'Genocide in Cambodia: Documents from the Trial of Pol Pot and Ieng Sary.'
Howard J. De Nike, John Quigley and Kenneth J. Robinson (Eds), University of Pennsylvania
Press, Philadelphia, 2000.
Review by Bill Bainbridge
Although the epithet "show trial" is usually attached to the 1979 conviction
of Pol Pot and Ieng Sary, the editors of this recent publication of the trial documents
ask us to look again.
From August 15 to 19 1979, just seven months after the ousting of the Khmer Rouge,
the Chaktomuk theater reverberated with stories of the Pol Pot years.
For more than three years Cambodians had been forced to speak only in whispers, as
any sign of dissent could easily lead to torture or death. The trial broke the silence,
allowing out story upon story of misery, violence and deprivation.
"The bitterest period of my life came after the Pol Pot-Ieng Sary clique of
traitors seized power in Kampuchea," Mr Ung Pech told the People's Revolutionary
Tribunal before giving details of the torture and deprivation he and other prisoners
endured in Toul Sleng.
When Pech finally emerged from captivity he found that out of 48 family members only
his son had survived the Khmer Rouge era.
Pech's testimony is merely the first of 70 pages of witness statements to the tribunal
that at the time went mostly unheard in the outside world.
In January 1992 the academic and librarian Dr Helen Jarvis rediscovered the trial
documents wrapped in brown paper on a bookshelf on the ground floor of Cambodia's
National Archives.
Although a limited version of the trial documents had been published in 1990, the
original documents had spent most of the previous decade gathering dust. Together
with archives staffer Lim Ky, Dr Jarvis began the long process of sorting and preserving
the documents. In her introductory essay she notes that at the time the Khmer Rouge
threat was far from over: her first priority was to see the documents salvaged from
any possible resurgence.
The documents form a valuable insight into what Dr Jarvis describes as the "important,
though limited, political and legal proceeding".
The documents are not only testament to the crimes of the Khmer Rouge, but also bear
witness to the carefully controlled politics of the court and the bizarre conduct
of the "defense" counsel.
The trial was over in three days; witnesses were pre-selected based on their statements;
and, while the court adopted the right to cross-examine witnesses, virtually no cross-examinations
were done and the defense lawyers hardly appear in the documents.
The exception is their closing statements in which they make no attempt to defend
their clients, but try to shift the blame to "reactionary, expansionist, hege-
monists in Peking" - something for which Quigley in his introduction notes that
there was no direct evidence at the trial.

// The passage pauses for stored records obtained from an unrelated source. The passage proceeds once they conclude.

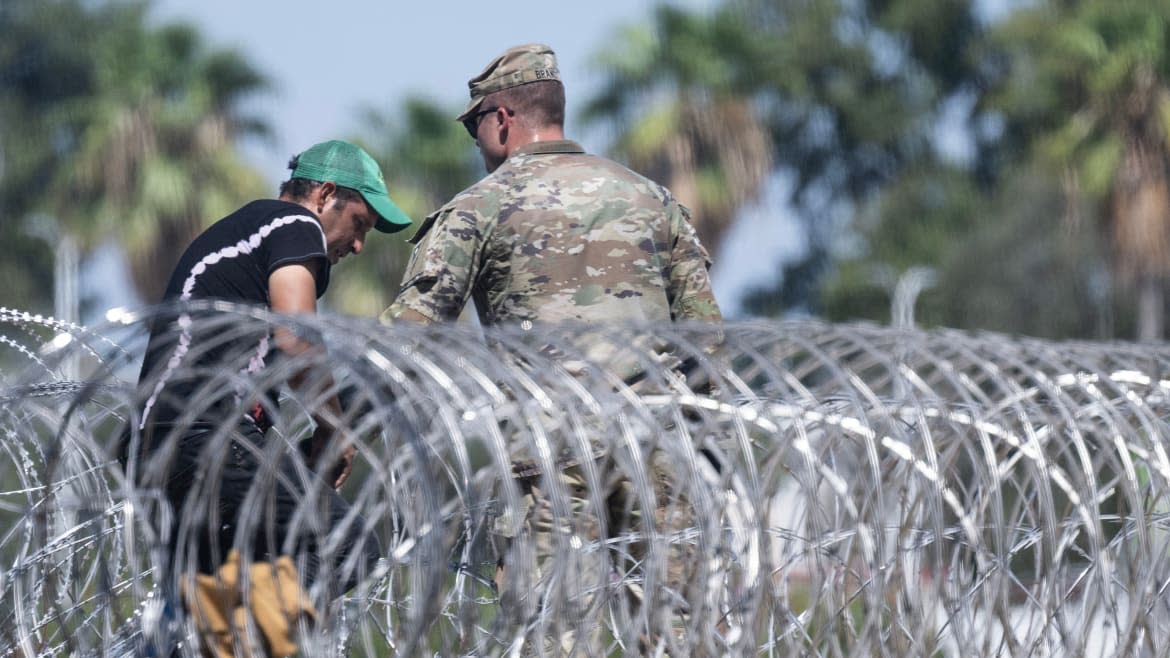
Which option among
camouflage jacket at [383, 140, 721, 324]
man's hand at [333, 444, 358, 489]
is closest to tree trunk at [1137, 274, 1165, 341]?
camouflage jacket at [383, 140, 721, 324]

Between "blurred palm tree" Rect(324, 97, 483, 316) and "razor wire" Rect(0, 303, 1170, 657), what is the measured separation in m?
22.1

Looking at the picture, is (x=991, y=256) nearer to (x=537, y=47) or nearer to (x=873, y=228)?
(x=873, y=228)

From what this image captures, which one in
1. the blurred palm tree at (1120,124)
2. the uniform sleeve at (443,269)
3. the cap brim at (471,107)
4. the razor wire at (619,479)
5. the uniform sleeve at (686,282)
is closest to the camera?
the razor wire at (619,479)

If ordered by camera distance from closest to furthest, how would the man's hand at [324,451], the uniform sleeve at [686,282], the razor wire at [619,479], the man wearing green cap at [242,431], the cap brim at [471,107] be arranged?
the razor wire at [619,479] → the man wearing green cap at [242,431] → the man's hand at [324,451] → the uniform sleeve at [686,282] → the cap brim at [471,107]

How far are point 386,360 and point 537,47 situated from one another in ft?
6.27

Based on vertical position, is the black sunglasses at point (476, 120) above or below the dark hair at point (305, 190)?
above

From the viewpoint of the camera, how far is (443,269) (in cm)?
515

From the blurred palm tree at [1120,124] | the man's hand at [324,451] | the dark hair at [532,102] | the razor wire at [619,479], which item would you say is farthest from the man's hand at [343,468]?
the blurred palm tree at [1120,124]

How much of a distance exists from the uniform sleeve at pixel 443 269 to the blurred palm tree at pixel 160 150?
74.3 ft

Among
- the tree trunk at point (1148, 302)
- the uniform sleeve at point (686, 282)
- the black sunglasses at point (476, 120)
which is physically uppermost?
the black sunglasses at point (476, 120)

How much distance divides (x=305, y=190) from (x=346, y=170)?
0.14m

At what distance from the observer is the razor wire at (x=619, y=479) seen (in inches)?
155

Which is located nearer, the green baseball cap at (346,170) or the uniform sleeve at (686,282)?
the green baseball cap at (346,170)

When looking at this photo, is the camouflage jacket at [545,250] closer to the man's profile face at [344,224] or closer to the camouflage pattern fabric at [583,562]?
the man's profile face at [344,224]
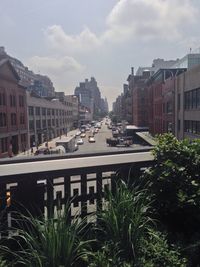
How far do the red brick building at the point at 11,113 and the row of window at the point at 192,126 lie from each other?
88.6 ft

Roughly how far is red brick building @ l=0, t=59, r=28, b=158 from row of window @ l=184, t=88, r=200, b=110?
90.0ft

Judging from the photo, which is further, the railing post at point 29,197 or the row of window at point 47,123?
the row of window at point 47,123

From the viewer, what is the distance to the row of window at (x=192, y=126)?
32.1m

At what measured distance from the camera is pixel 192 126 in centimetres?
3419

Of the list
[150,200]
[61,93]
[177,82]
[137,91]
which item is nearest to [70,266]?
[150,200]

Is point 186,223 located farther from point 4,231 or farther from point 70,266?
point 4,231

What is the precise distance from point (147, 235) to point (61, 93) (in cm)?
11825

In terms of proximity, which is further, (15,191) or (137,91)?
(137,91)

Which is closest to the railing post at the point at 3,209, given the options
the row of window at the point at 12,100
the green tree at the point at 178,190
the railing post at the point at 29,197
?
the railing post at the point at 29,197

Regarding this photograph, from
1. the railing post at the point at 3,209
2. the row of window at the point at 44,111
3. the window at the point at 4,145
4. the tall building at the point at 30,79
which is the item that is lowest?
the window at the point at 4,145

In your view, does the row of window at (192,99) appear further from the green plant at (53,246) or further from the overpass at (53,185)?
the green plant at (53,246)

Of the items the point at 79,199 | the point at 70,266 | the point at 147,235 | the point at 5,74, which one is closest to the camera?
the point at 70,266

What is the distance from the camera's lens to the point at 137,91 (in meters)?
85.6

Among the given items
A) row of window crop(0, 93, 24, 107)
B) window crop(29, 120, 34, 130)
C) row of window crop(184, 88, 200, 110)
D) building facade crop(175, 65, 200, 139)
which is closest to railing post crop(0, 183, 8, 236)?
building facade crop(175, 65, 200, 139)
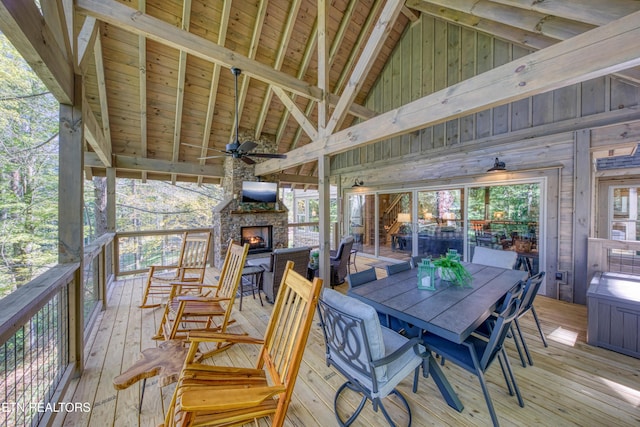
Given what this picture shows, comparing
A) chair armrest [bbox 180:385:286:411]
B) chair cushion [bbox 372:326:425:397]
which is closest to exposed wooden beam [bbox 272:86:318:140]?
chair cushion [bbox 372:326:425:397]

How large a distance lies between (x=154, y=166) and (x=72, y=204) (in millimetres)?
4458

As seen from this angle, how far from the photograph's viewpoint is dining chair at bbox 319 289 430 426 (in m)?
1.44

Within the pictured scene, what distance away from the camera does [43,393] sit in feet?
5.94

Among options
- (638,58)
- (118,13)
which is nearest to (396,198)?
(638,58)

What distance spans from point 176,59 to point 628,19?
6.20 metres

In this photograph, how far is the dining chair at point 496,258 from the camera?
3.37 metres

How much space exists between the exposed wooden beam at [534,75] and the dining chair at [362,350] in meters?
2.07

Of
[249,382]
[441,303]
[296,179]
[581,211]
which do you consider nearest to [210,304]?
[249,382]

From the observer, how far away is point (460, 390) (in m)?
2.12

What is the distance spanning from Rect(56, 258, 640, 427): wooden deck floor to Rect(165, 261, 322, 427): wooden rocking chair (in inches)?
25.1

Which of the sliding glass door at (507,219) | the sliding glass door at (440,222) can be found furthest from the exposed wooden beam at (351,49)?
the sliding glass door at (507,219)

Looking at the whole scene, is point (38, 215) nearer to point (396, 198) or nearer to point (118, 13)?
point (118, 13)

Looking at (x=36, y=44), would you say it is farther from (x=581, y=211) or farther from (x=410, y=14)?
(x=410, y=14)

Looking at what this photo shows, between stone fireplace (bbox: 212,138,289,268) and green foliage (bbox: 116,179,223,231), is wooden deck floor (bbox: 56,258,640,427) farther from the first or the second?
green foliage (bbox: 116,179,223,231)
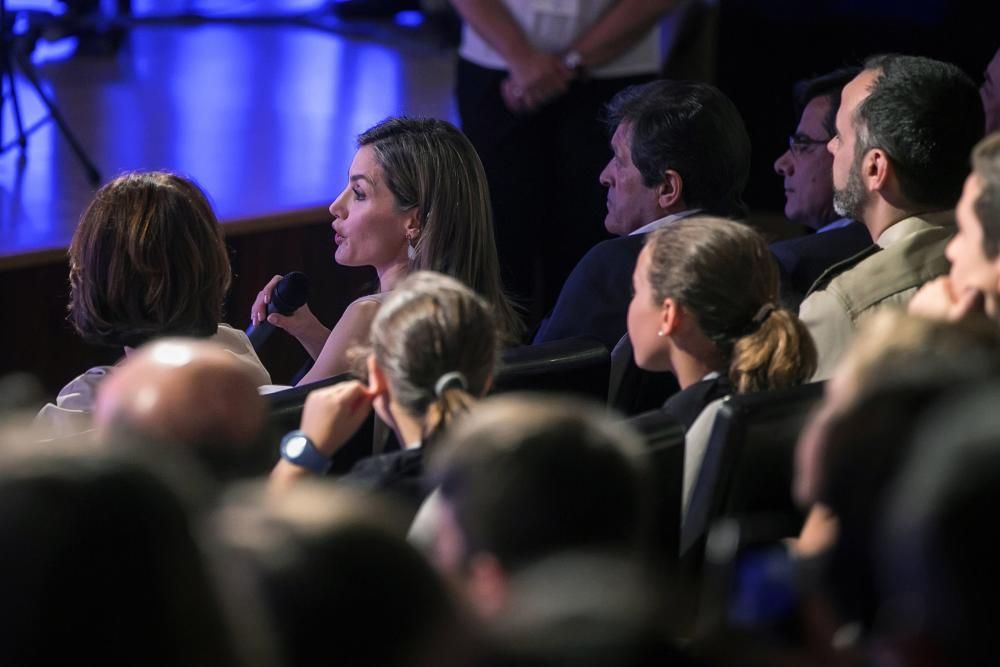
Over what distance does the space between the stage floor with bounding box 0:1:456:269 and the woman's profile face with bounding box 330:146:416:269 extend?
1.16 metres

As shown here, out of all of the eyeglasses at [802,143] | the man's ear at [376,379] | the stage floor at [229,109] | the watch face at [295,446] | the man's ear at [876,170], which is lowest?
the stage floor at [229,109]

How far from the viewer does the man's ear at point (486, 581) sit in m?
1.08

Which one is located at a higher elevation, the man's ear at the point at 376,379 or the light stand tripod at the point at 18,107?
the man's ear at the point at 376,379

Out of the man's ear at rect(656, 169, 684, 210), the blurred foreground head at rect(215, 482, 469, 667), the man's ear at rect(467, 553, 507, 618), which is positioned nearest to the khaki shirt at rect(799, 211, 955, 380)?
the man's ear at rect(656, 169, 684, 210)

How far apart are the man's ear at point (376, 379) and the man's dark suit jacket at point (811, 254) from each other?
1.13m

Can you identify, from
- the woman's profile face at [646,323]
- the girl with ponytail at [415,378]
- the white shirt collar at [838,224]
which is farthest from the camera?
the white shirt collar at [838,224]

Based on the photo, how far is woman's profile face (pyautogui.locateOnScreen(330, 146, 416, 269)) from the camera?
8.83 ft

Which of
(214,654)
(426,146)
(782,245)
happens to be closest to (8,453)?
(214,654)

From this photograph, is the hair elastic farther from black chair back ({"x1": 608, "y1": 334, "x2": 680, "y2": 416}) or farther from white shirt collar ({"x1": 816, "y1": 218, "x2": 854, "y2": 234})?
white shirt collar ({"x1": 816, "y1": 218, "x2": 854, "y2": 234})

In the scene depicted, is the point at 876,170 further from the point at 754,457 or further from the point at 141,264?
the point at 141,264

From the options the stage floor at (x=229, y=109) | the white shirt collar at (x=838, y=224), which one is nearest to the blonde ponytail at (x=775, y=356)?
the white shirt collar at (x=838, y=224)

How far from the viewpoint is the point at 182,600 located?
0.94 meters

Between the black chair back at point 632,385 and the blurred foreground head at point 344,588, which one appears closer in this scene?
the blurred foreground head at point 344,588

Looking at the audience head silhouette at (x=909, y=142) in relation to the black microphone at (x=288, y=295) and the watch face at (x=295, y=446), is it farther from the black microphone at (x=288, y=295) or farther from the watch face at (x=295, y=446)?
the watch face at (x=295, y=446)
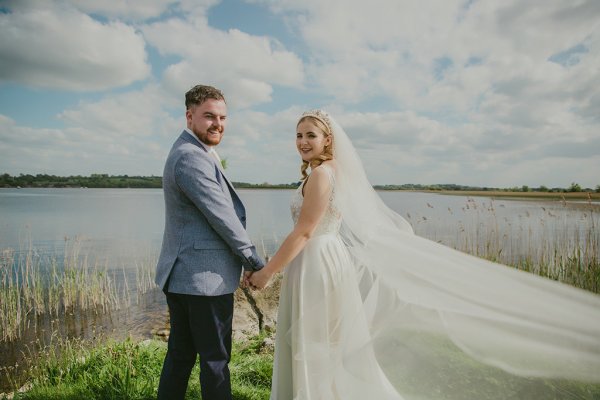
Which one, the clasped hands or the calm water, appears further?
the calm water

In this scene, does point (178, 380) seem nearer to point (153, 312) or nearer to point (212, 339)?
point (212, 339)

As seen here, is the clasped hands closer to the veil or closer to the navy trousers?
the navy trousers

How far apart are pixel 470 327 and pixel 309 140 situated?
167 cm

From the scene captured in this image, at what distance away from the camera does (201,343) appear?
2.50 m

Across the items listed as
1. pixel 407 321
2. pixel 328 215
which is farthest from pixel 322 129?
pixel 407 321

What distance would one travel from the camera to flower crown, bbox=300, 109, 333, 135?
9.69ft

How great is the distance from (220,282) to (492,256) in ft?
25.3

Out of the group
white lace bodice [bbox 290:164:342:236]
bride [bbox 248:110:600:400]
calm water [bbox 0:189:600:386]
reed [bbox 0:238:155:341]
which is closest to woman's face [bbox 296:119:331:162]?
bride [bbox 248:110:600:400]

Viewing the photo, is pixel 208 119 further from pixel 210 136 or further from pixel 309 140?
pixel 309 140

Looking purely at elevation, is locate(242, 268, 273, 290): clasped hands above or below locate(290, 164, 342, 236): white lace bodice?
below

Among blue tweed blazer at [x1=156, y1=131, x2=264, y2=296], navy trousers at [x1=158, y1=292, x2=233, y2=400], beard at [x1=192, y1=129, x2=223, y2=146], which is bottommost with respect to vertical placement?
navy trousers at [x1=158, y1=292, x2=233, y2=400]

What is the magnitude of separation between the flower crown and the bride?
23 mm

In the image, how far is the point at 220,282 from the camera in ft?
8.23

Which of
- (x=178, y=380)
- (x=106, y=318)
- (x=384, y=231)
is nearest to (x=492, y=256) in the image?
(x=384, y=231)
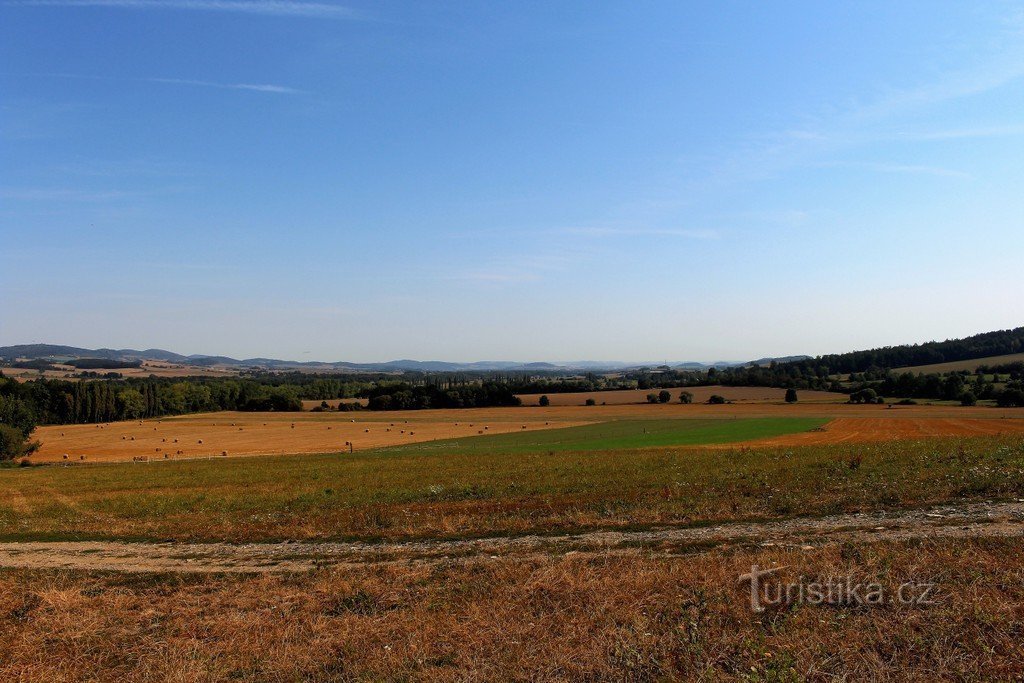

The witness statements have the kind of ring that has made historians and legal scholars
question whether these were heavily coached statements of participants in a "show
trial".
A great many of the statements begin with a ritualistic attack on the "Pol Pot-Ieng
Sary clique", blame Pol Pot and Ieng Sary directly for events at which they
weren't present, and contain lavish praise for the National Front for the Salvation
of Kampuchea.
In his essay Quigley, one of the few western lawyers to witness the trial first hand,
offers a few possible explanations other than political coercion, including a desire
by witnesses to ingratiate themselves with the government, the standardizing of text
by court secretaries, and the use of jargon.
By reading around these oft repeated phrases, the stories still have a powerful ring
of memories fresh from the killing fields and accord fairly closely with what is
now widely known of the Pol Pot years.
Nonetheless the political context of the trial is impossible to overlook. The authorities
in Phnom Penh sought both to discredit the Pol Pot regime and gain international
recognition for the new government.
Presiding judge Keo Chanda told the court that the aim of the trial was to "...show
the peoples of the world the true face of the criminals who are posing as the representatives
of the people of Kampuchea".
But the world wasn't watching. Despite the Cambodian government conducting the first
genocide tribunal under the United Nation's 1948 Genocide Convention, and seeking
international assistance, it was shunned by Western nations that preferred to recognize
the Khmer Rouge as the legitimate government.
Ultimately the documents do not demonstrate a credible trial but they do represent
a critical moment in the recording and publicizing of the regime - "important
but limited" as Dr Jarvis writes.
The gaping hole in both the trial and the book is any testimony from the accused.
Both were tried in absentia - a move criticized by legal scholars, but permissible
under French law which envisions a retrial should the defendants ever reappear. While
we will never have a full and public account from Pol Pot, there is still hope that
the testimony of Ieng Sary may yet find its way in to the public record.